» **Instruction 1**: Pull out every line of the records that contains the word "ordered".

» **Source document**:
* START *

We present a general technique for measuring the propagation delay on the internal wires of FPGA chips. The measure is based on the comparison between the operating frequencies of two ring oscillators that differ only for the structure under test, that is included (or not) in the loop. Experimental results are presented for a device of the Xilinx XC4000 family.
Differential delay measures
The period T of a ring oscillator (RO) is twice the propagation delay of the loop. In principle, inserting a new element (such as a wire, a non-inverting component, or an arbitrary non-inverting path) in the loop of a RO, adds a contribution d to the propagation delay of the loop, causing the oscillation period to become T'=T+2d. Hence, the actual delay of the additional element can be easily obtained from the measures of T' and T, by computing d=(T'-T)/2.
Measuring internal propagation delays reduces to two subtasks: i) implementing ring oscillators differing only for the structure under test, ii) measuring the period of a square waveform. We address the two tasks in the following subsections. Figure 1 shows the schematic of a RO including a structure under test (SUT) composed of a net and a non-inverting CMOS driver (represented in bold lines). The propagation delay of the SUT is measured from the difference between the period of the ring oscillator of Fig. 1 and the period of the same RO with inverter 2 directly driven by inverter 1. Notice, however, that adding the SUT between inverters 1 and 2 modifies the overall oscillation period not only for the propagation delay of the SUT, but also because of the different topology of the net (n1) driven by inverter 1. In fact, net n1 in Fig. 1 is different from a net directly connecting inverters 1 and 2.

* END *

» **Data in this exercise**:
* START *

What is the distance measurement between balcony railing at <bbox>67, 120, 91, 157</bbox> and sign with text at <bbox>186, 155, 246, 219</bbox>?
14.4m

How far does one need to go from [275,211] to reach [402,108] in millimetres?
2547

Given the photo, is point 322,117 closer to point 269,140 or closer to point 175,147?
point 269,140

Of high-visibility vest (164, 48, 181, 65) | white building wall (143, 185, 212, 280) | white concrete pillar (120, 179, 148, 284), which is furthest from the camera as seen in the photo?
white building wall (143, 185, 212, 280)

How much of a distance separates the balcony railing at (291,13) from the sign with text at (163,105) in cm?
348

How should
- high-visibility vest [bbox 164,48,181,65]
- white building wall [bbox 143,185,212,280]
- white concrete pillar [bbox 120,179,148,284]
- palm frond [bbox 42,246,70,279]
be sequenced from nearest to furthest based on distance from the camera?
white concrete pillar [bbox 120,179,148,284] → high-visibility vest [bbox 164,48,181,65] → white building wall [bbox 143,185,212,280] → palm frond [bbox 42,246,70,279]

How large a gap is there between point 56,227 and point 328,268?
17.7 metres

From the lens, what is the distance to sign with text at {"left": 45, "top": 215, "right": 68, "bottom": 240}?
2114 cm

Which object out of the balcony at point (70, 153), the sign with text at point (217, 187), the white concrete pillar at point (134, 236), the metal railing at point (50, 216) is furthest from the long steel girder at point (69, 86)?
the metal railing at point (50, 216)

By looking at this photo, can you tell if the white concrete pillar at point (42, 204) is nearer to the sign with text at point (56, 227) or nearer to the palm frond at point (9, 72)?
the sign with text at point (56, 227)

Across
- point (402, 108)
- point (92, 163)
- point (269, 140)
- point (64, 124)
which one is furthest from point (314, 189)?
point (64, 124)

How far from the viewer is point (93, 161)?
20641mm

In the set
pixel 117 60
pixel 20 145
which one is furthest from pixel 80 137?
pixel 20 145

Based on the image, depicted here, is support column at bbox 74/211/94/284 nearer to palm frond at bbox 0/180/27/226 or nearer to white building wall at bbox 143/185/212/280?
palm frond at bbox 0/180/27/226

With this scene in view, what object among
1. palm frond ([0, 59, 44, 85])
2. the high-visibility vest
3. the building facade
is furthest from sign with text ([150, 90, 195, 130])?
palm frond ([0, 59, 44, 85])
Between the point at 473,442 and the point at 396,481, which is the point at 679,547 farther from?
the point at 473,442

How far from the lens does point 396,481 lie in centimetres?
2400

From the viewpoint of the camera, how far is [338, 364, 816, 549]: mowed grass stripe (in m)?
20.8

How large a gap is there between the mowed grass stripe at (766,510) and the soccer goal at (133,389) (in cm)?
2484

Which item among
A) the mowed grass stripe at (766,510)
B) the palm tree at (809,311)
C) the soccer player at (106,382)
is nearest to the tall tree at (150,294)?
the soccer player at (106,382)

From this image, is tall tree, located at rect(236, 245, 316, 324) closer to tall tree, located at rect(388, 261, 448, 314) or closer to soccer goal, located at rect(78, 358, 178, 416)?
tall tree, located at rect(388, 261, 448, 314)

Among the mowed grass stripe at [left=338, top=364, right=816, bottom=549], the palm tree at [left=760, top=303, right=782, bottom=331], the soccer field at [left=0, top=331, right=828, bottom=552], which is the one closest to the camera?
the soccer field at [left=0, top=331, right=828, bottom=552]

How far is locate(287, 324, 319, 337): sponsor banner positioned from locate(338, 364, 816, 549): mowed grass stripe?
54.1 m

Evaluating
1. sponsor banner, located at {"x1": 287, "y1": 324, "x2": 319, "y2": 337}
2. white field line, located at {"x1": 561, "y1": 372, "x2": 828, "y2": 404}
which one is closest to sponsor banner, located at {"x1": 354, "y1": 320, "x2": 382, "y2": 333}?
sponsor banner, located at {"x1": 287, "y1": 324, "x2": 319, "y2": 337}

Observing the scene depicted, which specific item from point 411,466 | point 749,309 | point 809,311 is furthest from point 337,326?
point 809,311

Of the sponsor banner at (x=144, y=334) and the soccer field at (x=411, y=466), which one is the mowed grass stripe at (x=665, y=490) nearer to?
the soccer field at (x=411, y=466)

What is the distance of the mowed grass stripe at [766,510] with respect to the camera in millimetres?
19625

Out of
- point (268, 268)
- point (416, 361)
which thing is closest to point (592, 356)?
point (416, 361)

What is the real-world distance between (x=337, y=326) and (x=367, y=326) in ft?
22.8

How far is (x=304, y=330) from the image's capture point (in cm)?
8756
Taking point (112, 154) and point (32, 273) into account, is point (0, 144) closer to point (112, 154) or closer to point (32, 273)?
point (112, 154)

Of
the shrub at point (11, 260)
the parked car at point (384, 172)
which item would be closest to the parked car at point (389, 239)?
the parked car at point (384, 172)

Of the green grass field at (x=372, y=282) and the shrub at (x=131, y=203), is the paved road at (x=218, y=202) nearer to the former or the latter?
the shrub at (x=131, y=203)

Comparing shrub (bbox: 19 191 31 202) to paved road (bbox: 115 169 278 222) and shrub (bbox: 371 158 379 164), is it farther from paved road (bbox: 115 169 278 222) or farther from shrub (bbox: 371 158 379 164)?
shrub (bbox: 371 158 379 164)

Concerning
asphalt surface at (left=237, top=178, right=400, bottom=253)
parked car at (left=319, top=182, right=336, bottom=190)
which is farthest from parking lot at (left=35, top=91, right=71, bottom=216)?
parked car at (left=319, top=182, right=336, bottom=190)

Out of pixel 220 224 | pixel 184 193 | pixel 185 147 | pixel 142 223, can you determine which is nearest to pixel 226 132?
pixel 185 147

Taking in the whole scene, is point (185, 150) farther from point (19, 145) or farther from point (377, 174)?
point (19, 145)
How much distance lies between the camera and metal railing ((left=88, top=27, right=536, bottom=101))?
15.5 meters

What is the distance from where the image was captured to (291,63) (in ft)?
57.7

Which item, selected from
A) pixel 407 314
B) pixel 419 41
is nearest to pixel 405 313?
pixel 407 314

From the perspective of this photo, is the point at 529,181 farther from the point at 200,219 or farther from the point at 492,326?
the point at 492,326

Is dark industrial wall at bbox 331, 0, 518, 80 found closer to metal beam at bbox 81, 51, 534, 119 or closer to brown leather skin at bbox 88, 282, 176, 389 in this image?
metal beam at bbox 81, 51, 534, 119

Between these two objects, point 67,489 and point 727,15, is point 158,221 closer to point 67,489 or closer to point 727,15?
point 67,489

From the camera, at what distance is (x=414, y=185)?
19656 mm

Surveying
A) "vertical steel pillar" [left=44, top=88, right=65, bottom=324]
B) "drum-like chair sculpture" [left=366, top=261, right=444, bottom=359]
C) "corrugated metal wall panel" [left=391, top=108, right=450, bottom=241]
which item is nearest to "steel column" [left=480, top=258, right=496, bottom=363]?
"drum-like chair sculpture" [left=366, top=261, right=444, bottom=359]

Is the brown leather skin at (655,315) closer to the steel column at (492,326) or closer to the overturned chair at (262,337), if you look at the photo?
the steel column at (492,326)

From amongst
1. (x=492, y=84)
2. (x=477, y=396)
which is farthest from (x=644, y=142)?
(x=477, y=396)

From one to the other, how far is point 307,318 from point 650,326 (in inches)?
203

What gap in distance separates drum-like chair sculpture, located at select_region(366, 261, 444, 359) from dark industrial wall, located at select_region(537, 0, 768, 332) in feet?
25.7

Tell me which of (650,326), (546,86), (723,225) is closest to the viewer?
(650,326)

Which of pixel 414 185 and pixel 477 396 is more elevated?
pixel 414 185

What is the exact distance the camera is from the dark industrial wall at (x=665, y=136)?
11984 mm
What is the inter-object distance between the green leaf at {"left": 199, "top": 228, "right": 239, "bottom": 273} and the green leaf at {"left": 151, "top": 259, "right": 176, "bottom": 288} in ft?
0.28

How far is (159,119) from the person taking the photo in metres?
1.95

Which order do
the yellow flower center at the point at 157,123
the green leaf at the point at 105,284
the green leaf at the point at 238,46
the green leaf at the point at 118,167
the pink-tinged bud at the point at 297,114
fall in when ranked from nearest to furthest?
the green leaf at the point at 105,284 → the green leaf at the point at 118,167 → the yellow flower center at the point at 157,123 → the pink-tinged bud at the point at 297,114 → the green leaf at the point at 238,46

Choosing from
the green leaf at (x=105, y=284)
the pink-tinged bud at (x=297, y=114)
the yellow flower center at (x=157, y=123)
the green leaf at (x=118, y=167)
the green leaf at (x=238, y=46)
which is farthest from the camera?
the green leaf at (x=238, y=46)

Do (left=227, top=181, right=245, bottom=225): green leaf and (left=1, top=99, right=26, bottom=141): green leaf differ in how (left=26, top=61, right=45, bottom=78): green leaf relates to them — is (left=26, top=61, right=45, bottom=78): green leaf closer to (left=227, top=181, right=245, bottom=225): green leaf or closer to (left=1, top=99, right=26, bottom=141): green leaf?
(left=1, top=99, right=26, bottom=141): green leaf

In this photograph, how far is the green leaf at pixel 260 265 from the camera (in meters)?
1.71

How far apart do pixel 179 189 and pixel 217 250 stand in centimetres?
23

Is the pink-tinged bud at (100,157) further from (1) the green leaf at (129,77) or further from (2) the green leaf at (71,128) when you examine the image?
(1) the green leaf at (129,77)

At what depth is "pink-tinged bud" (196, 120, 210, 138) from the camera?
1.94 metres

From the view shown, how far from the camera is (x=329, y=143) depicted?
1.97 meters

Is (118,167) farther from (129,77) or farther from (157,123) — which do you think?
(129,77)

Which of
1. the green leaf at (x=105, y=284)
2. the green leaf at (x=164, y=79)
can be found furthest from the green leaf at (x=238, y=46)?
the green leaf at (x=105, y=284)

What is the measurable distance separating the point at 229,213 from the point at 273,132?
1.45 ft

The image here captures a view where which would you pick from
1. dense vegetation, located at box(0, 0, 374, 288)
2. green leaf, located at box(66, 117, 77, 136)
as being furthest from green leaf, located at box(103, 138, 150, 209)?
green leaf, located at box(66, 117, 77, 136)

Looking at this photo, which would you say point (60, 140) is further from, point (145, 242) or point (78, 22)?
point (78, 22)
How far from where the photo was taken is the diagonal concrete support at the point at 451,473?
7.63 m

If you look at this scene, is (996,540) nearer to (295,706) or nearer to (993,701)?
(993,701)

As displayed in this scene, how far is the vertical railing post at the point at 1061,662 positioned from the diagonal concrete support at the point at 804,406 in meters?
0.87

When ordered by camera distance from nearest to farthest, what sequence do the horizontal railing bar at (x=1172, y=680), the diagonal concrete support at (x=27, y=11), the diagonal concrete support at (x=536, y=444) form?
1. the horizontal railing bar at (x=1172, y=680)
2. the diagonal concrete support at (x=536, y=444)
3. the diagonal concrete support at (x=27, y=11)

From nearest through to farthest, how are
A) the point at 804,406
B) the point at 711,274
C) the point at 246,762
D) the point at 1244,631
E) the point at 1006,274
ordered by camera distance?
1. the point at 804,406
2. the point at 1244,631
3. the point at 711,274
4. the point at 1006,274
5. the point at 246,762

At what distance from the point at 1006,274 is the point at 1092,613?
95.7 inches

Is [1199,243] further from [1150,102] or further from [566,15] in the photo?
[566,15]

* END *

» **Instruction 2**: Continue the text on measuring propagation delays inside FPGA chips, picking up right after its final sentence.

» **Exercise output 1**:
When ordered by camera distance from nearest to farthest, what sequence do the horizontal railing bar at (x=1172, y=680), the diagonal concrete support at (x=27, y=11), the diagonal concrete support at (x=536, y=444) form?
ordered by camera distance?

» **Exercise output 2**:
Implementation of the ring oscillators
The key issue with the proposed methodology is the implementation of two ROs that differ only for the SUT. We addressed this issue as shown in Fig. 2 , where the shaded square blocks represent programmable complex logic blocks (CLBs). In the reference RO ( Fig. 2 .a) each CLB implements a single inverter, contiguous inverters are mapped on contiguous CLBs laying on the same column, and the same routing strategy is used to connect each CLB pair.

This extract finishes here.